In the study, a retrospective analysis of data was conducted for anti-cancer medication errors detected by the BD Cato™ medication workflow solution in a total of 759,060 unique preparations by 245 technicians, across 10 pharmacy centres, in five European countries. The study showed that the BD Cato medication workflow solution detected that 7.89 percent of the drugs (59889 drugs preparation) prepared had error levels outside the accepted tolerance range and prevented these incorrect and potentially life-threatening doses from reaching patients.1
The study analysed anti-cancer drugs prepared at participating centres in Austria, Czech Republic, Denmark, Germany and Switzerland between July 2011 and October 2015. Joan Peppard, president of the European Association of Hospital Pharmacists says: "The findings of this study are concerning, especially in relation to antineoplastic drugs with high levels of toxicity; but the positive side of this is that these errors were detected and the doses prevented from reaching patients. Hospital pharmacy administrators and technicians are facing ever increasing workloads as the volume of patients and complexity of drug therapies increases and unfortunately a small risk of human error is always present. We welcome any technology that reduces this risk during IV preparation."
The study, supported by a grant from BD (Becton, Dickinson and Company) for the Austrian Society of Oncology Pharmacy (ASOP), concluded that the introduction of a gravimetric preparation system (such as the BD Cato medication workflow solution) for anti-cancer drugs detected and prevented dosing errors that would not have been recognised using traditional methods, which could have resulted in patient harm or suboptimal therapeutic outcomes for patients undergoing cancer treatment.
The principal investigator of the study, Robert Terkola, MSc, PhD, aHPh, said: "Our aim was to detect medication errors with possible critical therapeutic impact as determined by the rate of prevented medication errors in chemotherapy compounding after implementation of gravimetric measurement.
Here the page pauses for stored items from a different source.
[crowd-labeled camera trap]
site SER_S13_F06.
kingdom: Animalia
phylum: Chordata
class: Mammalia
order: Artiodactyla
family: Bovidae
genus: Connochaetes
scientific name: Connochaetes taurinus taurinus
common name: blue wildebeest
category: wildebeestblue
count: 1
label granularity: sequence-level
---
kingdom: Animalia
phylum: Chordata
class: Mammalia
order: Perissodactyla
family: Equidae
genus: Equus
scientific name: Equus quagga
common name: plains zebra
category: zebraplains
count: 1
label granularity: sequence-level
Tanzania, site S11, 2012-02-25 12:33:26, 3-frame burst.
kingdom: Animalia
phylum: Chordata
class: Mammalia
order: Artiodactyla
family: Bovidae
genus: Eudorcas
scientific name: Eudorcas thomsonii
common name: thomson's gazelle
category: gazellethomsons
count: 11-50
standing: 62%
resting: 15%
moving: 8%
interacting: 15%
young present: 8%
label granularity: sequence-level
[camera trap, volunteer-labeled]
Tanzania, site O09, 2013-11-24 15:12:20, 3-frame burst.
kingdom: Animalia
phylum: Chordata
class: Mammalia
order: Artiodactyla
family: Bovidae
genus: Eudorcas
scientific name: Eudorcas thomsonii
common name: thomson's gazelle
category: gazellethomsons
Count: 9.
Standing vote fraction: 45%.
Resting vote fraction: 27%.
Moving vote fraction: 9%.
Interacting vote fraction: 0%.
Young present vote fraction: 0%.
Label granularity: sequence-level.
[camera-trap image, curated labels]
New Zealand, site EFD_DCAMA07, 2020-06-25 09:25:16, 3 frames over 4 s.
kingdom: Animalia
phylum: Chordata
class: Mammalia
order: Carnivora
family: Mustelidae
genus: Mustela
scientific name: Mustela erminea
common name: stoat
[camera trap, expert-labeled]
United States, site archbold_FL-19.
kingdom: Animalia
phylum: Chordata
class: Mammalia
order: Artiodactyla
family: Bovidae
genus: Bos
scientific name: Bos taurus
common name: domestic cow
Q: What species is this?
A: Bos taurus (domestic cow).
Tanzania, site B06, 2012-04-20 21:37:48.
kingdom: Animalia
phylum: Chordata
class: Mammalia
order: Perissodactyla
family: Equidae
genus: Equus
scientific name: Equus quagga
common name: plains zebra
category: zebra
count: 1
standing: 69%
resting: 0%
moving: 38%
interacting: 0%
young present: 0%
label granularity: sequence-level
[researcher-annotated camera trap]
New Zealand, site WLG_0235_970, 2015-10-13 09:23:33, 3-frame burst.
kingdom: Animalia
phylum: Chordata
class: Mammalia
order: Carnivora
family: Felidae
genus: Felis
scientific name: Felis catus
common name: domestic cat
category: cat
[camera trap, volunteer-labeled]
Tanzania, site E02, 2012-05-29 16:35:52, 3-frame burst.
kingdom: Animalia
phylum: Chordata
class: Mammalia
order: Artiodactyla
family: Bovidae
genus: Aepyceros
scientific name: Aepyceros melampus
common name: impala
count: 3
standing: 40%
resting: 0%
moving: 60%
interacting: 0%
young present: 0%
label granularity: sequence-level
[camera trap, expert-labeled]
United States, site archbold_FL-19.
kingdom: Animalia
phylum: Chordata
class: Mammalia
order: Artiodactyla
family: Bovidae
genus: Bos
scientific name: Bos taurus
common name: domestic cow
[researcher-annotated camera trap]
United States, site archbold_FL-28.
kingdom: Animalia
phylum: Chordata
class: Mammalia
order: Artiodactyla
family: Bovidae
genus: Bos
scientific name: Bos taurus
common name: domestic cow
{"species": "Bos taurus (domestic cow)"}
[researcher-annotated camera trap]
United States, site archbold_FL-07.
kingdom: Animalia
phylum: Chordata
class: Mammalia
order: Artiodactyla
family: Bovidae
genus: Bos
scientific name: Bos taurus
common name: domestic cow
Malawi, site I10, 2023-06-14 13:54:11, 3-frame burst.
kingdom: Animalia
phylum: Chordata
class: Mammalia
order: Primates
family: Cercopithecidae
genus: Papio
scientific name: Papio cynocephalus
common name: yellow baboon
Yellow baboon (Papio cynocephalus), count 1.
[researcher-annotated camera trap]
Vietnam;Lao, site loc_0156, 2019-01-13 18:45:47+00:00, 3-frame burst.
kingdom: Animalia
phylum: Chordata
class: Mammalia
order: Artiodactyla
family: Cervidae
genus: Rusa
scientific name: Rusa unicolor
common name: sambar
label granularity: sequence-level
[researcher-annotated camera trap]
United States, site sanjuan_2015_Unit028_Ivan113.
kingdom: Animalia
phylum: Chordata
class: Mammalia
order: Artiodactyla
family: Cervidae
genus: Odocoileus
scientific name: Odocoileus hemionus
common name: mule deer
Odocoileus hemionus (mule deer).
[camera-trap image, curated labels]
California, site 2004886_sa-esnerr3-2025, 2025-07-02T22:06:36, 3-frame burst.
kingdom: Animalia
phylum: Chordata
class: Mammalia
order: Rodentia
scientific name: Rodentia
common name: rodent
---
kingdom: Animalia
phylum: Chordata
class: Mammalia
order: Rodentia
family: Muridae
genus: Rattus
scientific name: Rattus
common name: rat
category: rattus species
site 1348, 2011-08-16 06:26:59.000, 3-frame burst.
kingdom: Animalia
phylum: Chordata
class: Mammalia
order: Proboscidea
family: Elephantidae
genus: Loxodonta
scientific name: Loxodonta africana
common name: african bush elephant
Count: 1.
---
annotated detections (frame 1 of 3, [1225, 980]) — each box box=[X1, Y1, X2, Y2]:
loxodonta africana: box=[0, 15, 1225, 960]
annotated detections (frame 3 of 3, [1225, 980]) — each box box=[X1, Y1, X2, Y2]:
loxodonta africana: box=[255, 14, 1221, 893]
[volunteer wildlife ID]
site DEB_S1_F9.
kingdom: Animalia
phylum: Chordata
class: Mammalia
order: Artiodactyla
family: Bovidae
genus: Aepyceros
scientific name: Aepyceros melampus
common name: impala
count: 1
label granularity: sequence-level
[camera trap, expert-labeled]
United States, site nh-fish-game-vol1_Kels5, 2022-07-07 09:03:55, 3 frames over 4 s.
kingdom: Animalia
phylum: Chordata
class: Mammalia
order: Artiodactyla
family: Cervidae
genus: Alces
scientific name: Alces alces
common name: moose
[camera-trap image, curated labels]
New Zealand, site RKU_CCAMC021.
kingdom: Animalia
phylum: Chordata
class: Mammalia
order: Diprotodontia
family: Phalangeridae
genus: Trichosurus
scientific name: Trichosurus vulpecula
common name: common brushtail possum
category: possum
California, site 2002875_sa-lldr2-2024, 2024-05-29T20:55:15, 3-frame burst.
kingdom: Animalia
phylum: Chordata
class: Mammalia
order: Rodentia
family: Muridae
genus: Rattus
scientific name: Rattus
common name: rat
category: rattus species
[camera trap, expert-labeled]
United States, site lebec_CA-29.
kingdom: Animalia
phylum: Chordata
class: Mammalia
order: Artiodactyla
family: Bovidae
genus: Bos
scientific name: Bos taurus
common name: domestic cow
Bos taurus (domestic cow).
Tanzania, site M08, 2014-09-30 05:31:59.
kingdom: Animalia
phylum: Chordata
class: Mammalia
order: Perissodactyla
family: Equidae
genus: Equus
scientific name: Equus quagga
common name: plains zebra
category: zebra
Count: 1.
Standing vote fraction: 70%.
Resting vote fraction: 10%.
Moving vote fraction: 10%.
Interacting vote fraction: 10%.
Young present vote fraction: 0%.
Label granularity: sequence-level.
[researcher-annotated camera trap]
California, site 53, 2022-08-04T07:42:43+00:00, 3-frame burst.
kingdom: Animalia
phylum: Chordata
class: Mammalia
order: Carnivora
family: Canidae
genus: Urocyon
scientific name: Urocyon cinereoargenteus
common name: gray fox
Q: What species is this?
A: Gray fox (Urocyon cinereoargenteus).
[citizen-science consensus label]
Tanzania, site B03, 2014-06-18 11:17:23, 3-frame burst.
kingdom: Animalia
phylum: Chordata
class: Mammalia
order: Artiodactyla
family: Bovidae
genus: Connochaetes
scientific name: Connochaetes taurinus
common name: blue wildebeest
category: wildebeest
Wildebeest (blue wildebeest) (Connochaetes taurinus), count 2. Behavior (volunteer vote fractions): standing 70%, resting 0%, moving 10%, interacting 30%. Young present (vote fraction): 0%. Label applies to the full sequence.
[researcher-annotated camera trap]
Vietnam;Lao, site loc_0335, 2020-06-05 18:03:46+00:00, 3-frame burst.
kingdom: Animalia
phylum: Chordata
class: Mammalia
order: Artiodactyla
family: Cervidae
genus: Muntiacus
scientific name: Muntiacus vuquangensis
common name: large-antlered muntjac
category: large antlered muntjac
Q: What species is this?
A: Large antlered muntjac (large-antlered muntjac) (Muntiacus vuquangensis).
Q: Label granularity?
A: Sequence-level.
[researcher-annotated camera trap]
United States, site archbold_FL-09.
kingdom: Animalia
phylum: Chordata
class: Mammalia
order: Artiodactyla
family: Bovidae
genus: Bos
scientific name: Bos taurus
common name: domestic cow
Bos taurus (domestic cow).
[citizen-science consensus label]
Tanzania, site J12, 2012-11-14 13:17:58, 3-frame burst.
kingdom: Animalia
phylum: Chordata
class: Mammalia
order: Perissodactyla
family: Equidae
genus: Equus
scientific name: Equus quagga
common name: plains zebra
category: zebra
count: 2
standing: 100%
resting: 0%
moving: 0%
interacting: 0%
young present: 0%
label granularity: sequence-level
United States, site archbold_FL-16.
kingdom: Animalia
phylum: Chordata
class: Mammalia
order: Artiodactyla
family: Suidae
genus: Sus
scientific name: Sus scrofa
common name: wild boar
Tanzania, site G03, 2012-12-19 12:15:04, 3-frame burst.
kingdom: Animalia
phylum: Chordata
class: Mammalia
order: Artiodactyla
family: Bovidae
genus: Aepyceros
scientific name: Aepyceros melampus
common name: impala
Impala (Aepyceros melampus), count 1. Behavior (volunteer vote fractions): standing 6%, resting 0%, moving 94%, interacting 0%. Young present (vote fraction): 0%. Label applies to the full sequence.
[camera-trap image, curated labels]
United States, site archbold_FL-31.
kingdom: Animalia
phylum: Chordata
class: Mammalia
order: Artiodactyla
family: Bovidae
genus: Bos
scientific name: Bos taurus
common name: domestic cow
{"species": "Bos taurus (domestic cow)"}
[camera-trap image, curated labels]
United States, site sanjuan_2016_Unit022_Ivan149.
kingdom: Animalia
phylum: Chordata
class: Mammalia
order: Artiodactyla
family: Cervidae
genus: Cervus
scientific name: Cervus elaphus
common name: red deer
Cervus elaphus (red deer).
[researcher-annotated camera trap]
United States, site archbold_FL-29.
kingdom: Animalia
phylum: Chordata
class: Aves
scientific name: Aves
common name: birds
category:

Our findings are relevant both to centres that have already implemented a gravimetric measurement system and to those still using traditional volumetric systems for preparing antineoplastic drugs especially including preparations still executed in a decentralized manner at the ward, which may not achieve effective recognition of medication errors." The findings reinforces that the European Society of Oncology Pharmacy (ESOP) "Quality Standard for the Oncology Pharmacy Service (QUAPOS)" has already enforced the implementation of the gravimetric preparation as a standard in its first edition. BD Cato™ medication workflow solutions were developed to advance the process of IV compounding. The system streamlines hospital pharmacy medication preparation using gravimetric verification and bar code verification, in tandem with a step-by-step guidance system, to help detect wrong dose and wrong drug errors in real-time to provide efficiency and cost savings. One survey showed an increase in the productivity levels of pharmacy compounding staff by more than 50 percent.2 More than 250 hospitals worldwide currently use BD Cato™ automated solutions for safe IV compounding.